According to recent research, one in eight practice nurse places in the UK remain vacant and there are fears that the shortage may get worse if the Government implements plans to make nurses pay for their own training from August next year.
It is proposed that new nursing, midwifery and allied health students will no longer receive NHS bursaries from 1 August 2017 and will instead have to apply for student loans in the same way as students from mainstream courses.
As a spokesman for the General Practitioners’ Committee (GPC) pointed out, there is a serious recruitment and retention crisis in general practice nursing in the same way that there is for GPs, which adds to the problems in maintaining services for many practices and leaves other practice staff with unmanageable workloads. There are also fears that the shortage could damage patient care.
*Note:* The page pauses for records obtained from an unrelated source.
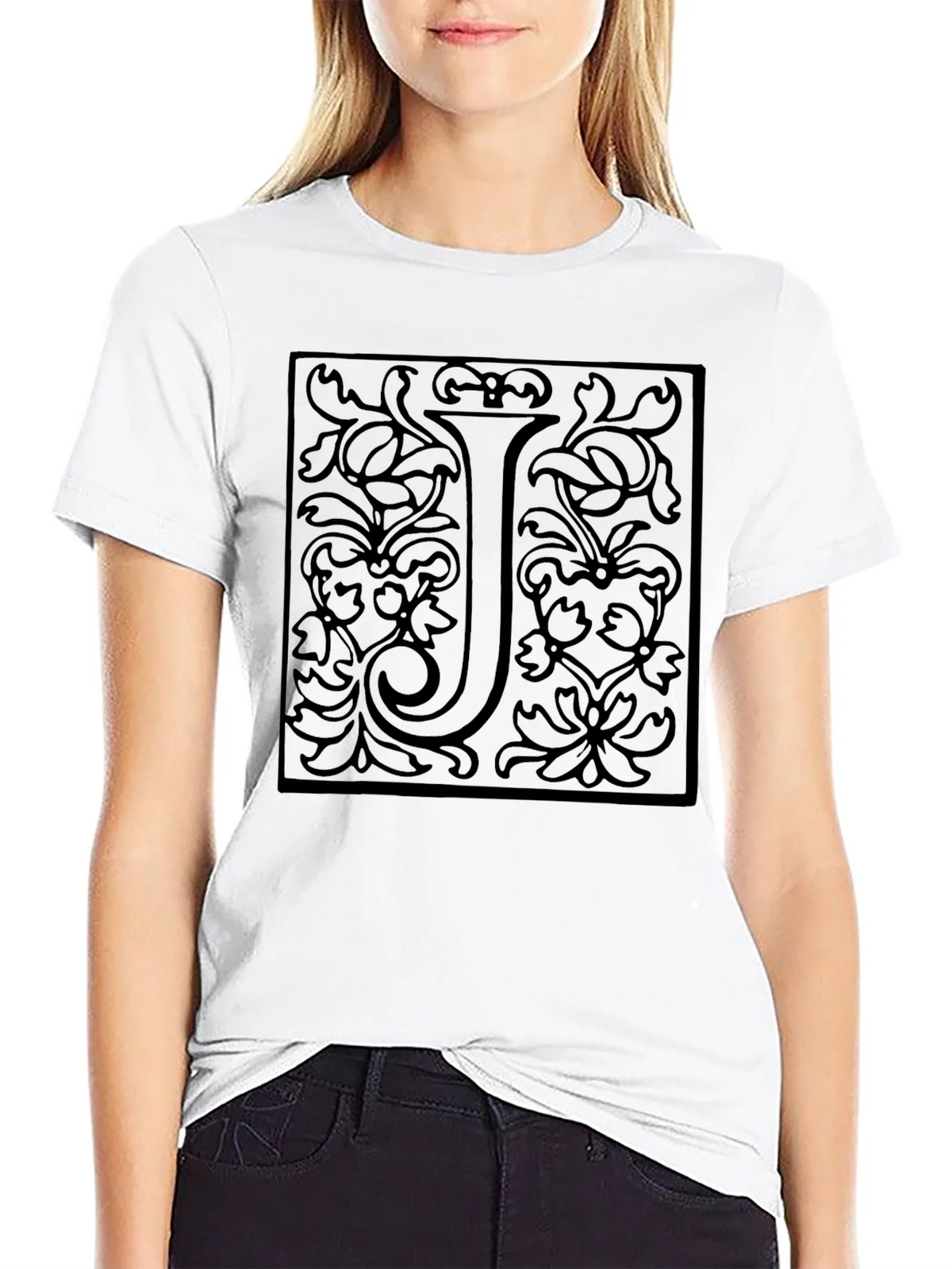 Elegant Letter J Black Graphic Tee - Unisex product image 8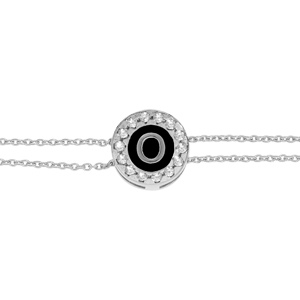 Bracelet en argent rhodi double chane pastille ronde recto initiale O verso noir avec contour oxydes blancs sertis 16+3cm - Vue 3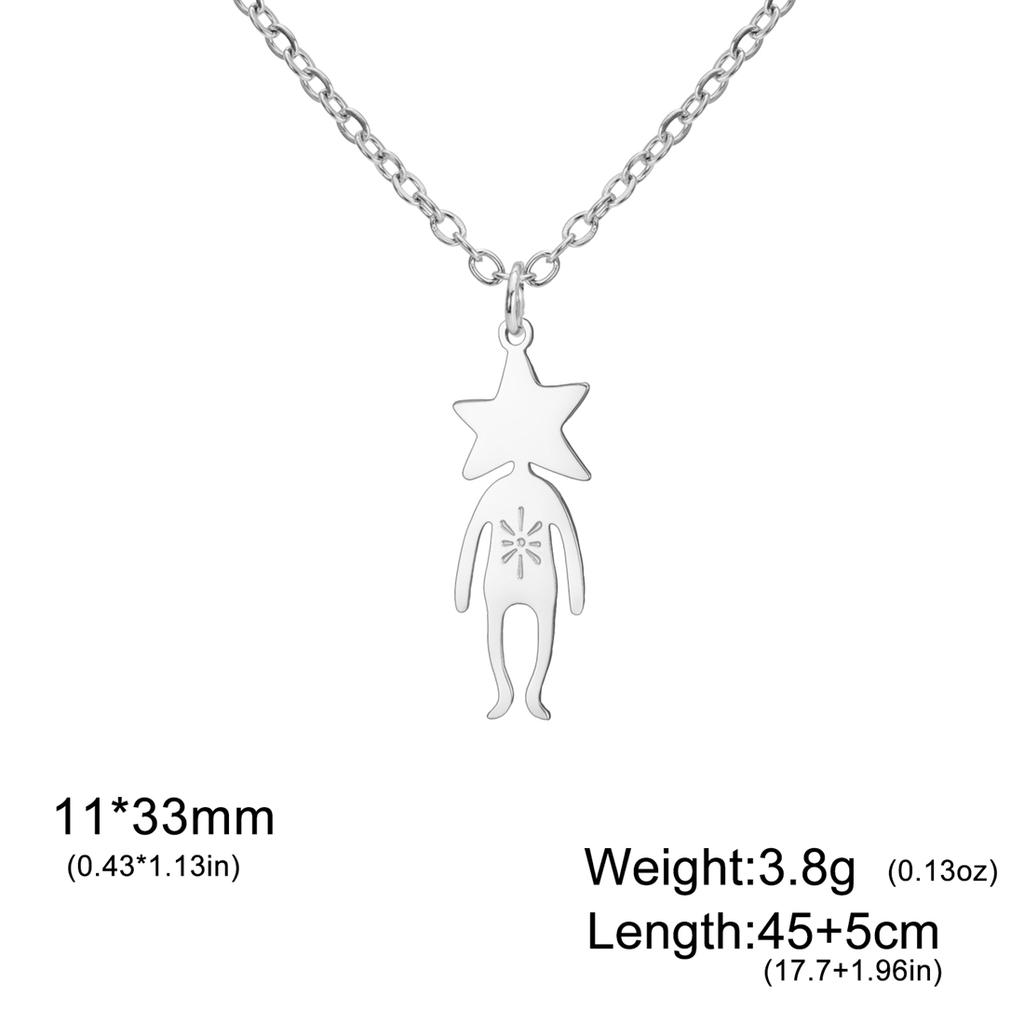  Spiral Moon Star Planet People Necklace for Children Fashion Fun Space Enthusiasts Pendant Necklaces Party Jewelry Gifts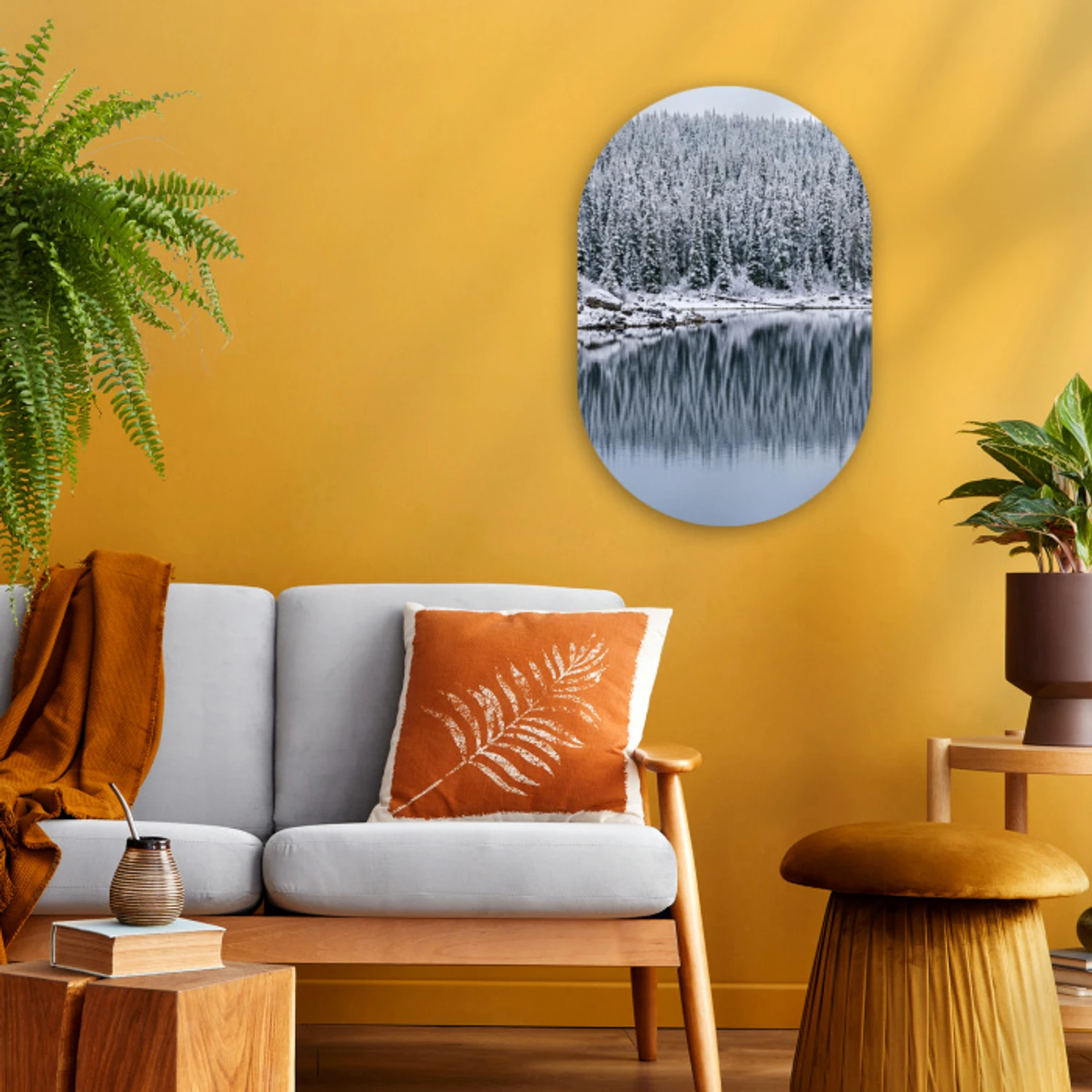 Bos - Reflectie - Meer - Winter - Serene Wandcirkel Ovaal Forex klein -sfeer4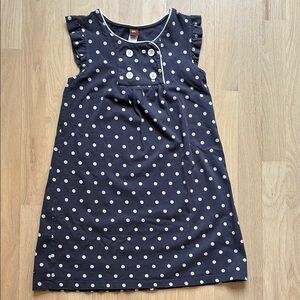 Tea Collection girls 100% cotton navy & white polkadot dress size 8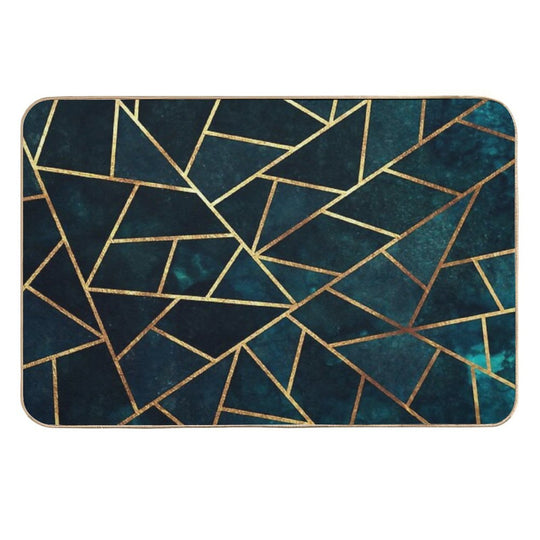 Deep Teal Geometric  Odorless Bath Mat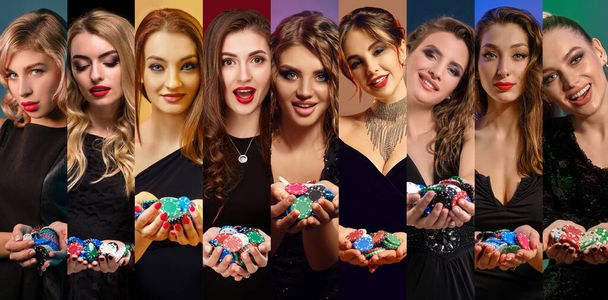 Collage of girls in stylish dresses and jewelry. They smiling, showing handfuls of chips, posing against colorful backgrounds. Poker, casino. Close-up - Photo, Image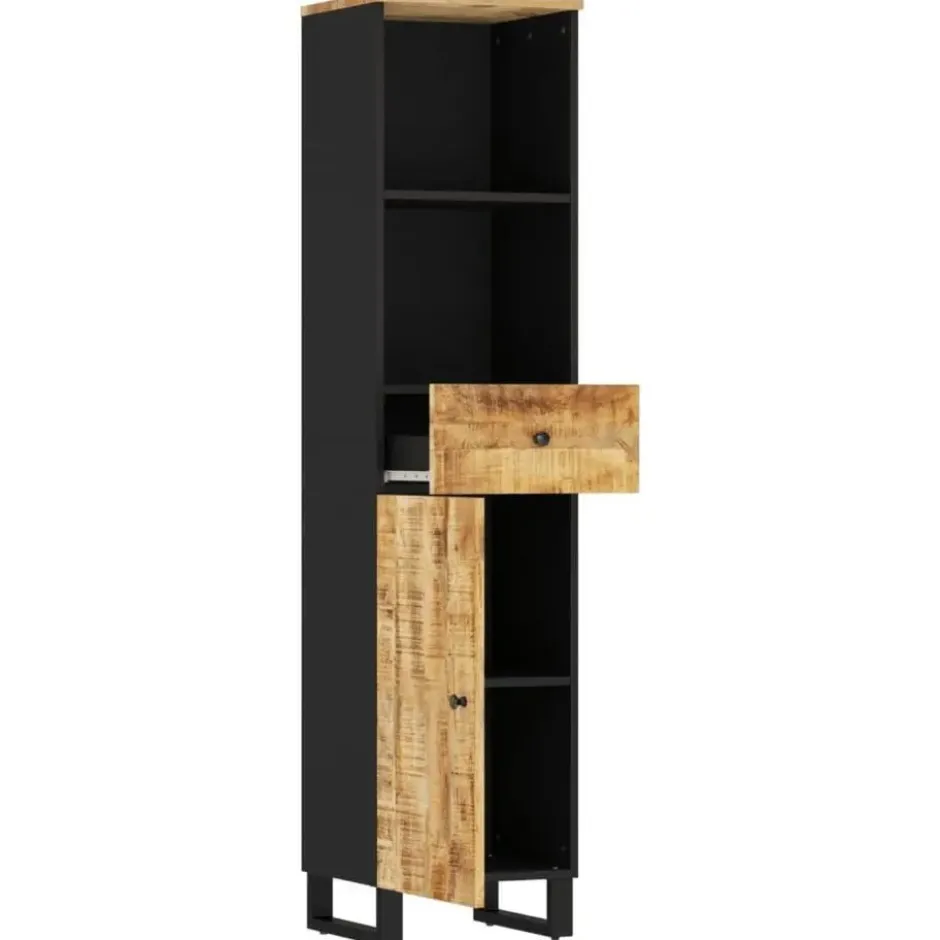 vidaXL - Kolomkast met 1 lade 1 deur 2 vakken - Lichtbruin - Hout - 38x33x160 cm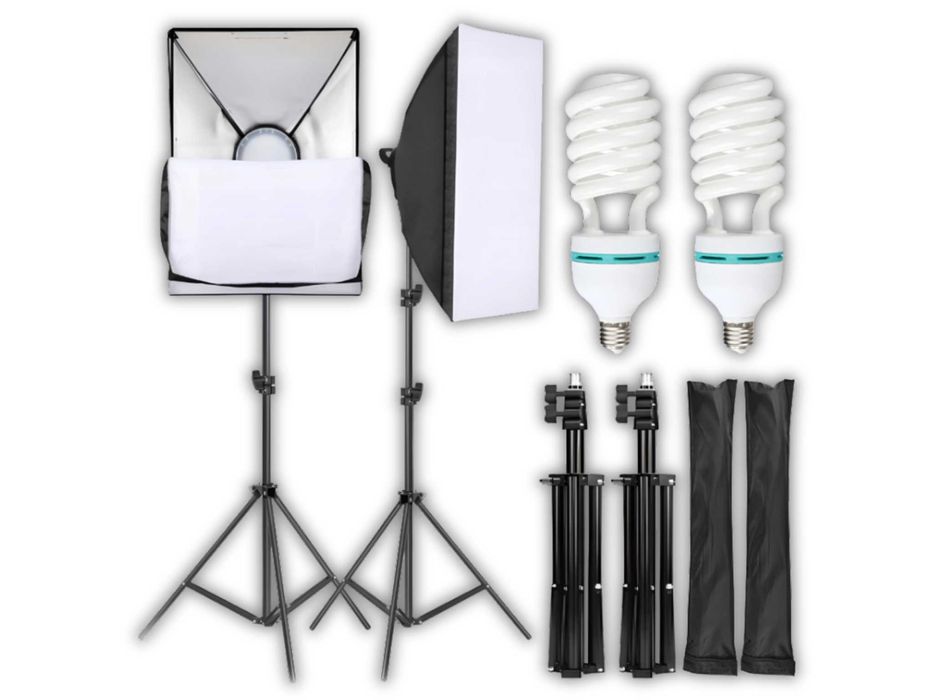 Nowoczesna LAMPA Fotograficzna Statyw x2 Softbox Zestaw XL - WYPRZEDAŻ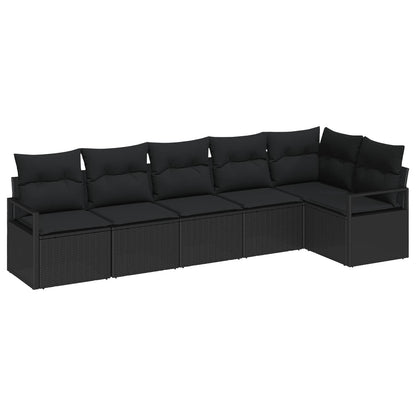 Set Divano da Giardino con cuscino 6 pcs Nero polyrattan | homemem39
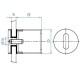 E40912 Glashållare Ø50 H60 8-17,52mm AISI316 - Slipad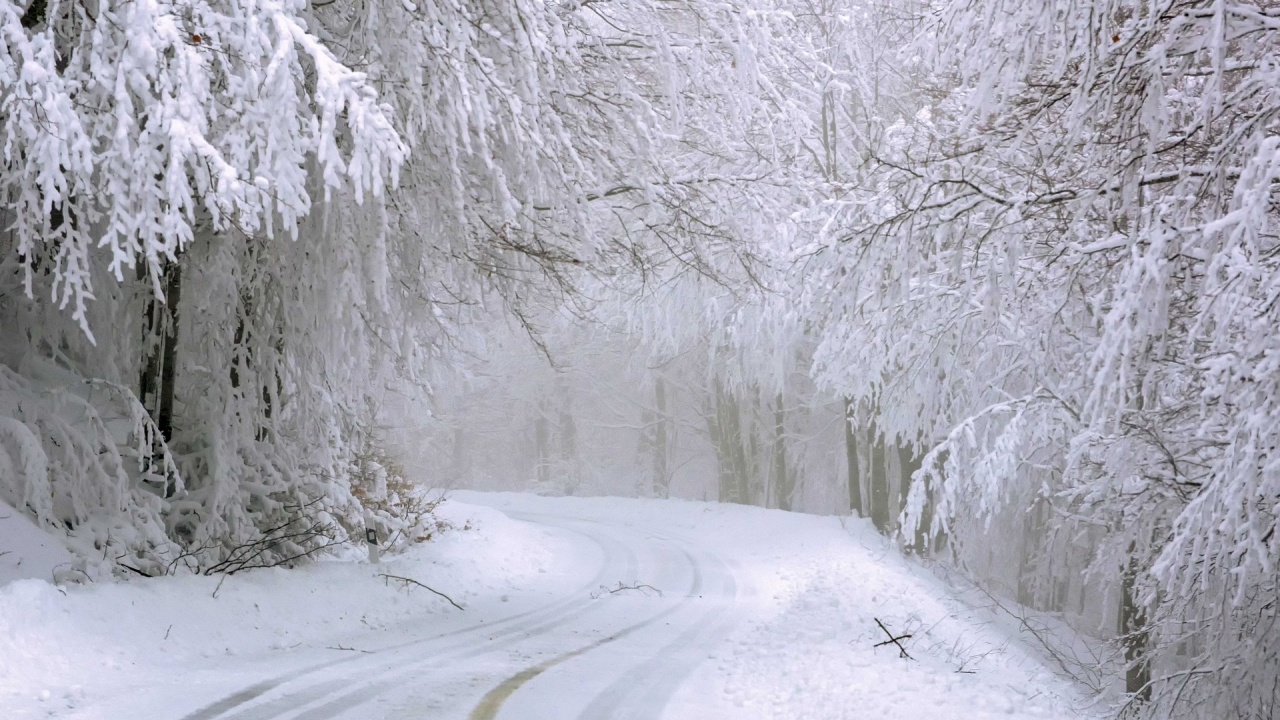 Сняг валя в Смолян, пътните настилки са заснежени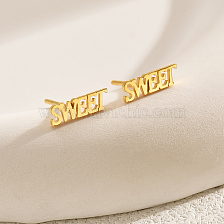 Gold Plated Stainless Steel Geometric Letter Earrings for Women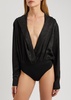 Hooded satin-jacquard bodysuit 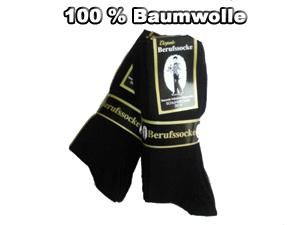 15 Paar Herren Kellner Socken schwarz 100% BW Gr. 46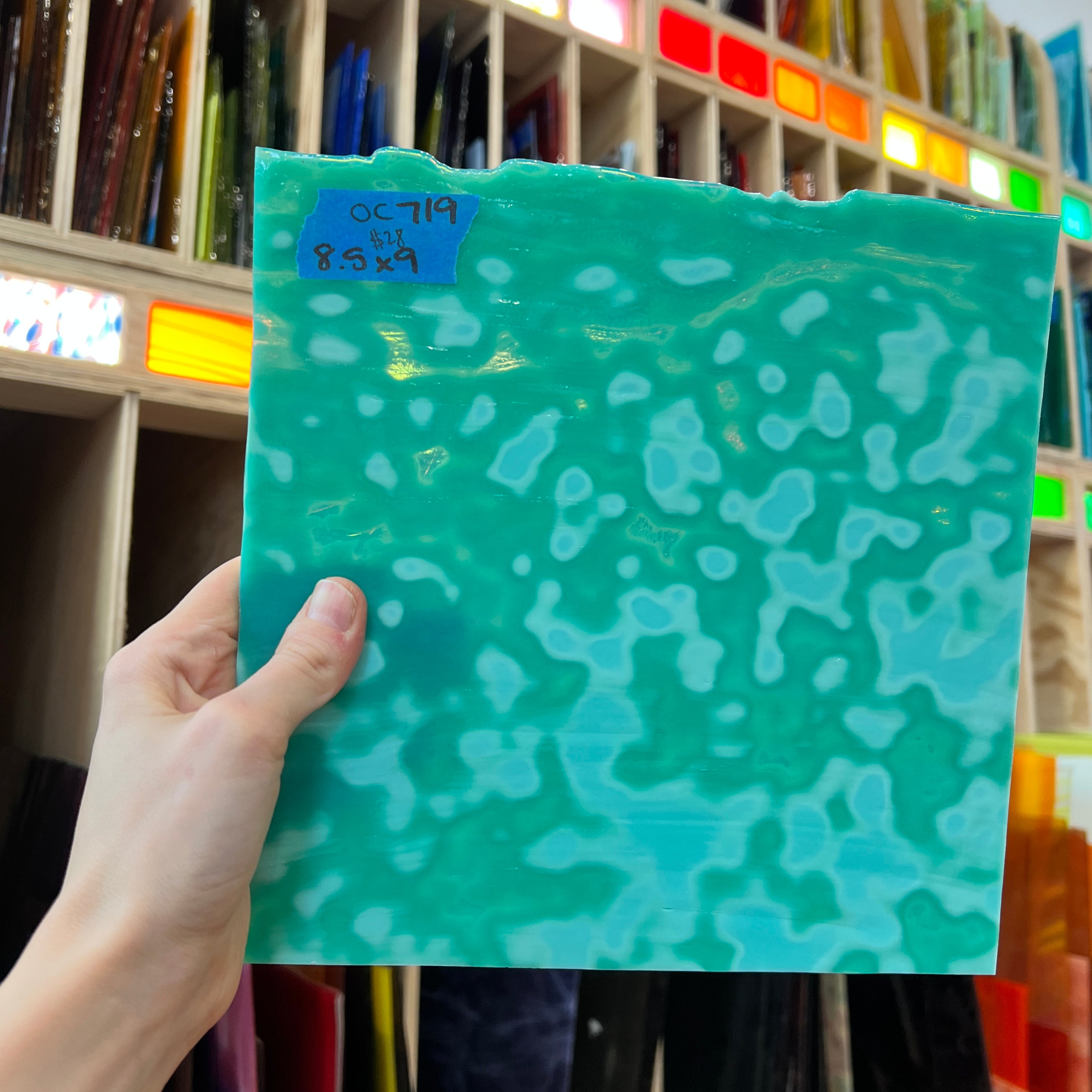 Teal Copper Green 324 Mottled Oceana Sheet Glass Colorado Glassworks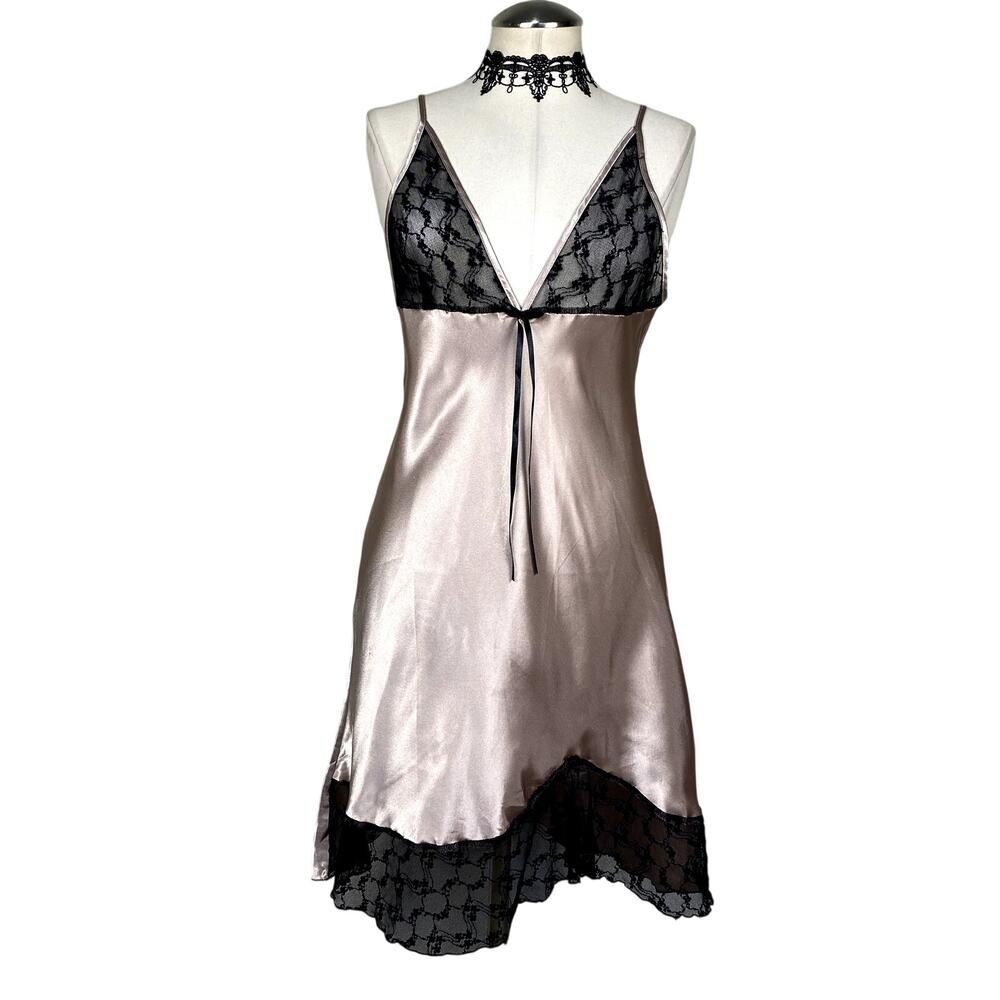 Victoria Underwear Baby Pink Satin Black Lace Romantic Goth Slip Dress Sz S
According to the GPC, the shortage is linked to the historic failure to invest in primary care nurse training, including the failure to fund grants to training practices. The spokesman for the Committee underlined the fact that urgent steps needed to be taken to tackle this serious problem.
His words were echoed by a spokesman for the Family Doctor Association, who warned of a ‘demographic timebomb’ among practice nurses due to natural retirement over the next five years. The organisation is advocating a more organised career structure for nurses, including postgraduate training for nurses who want to work in general practices.
Meanwhile, one of the authors of a major report on the primary care workforce last year, said that the shortage of practice nurses ‘had been an issue for a long time’, so was suggesting an equivalent of the ten point plan for nurses.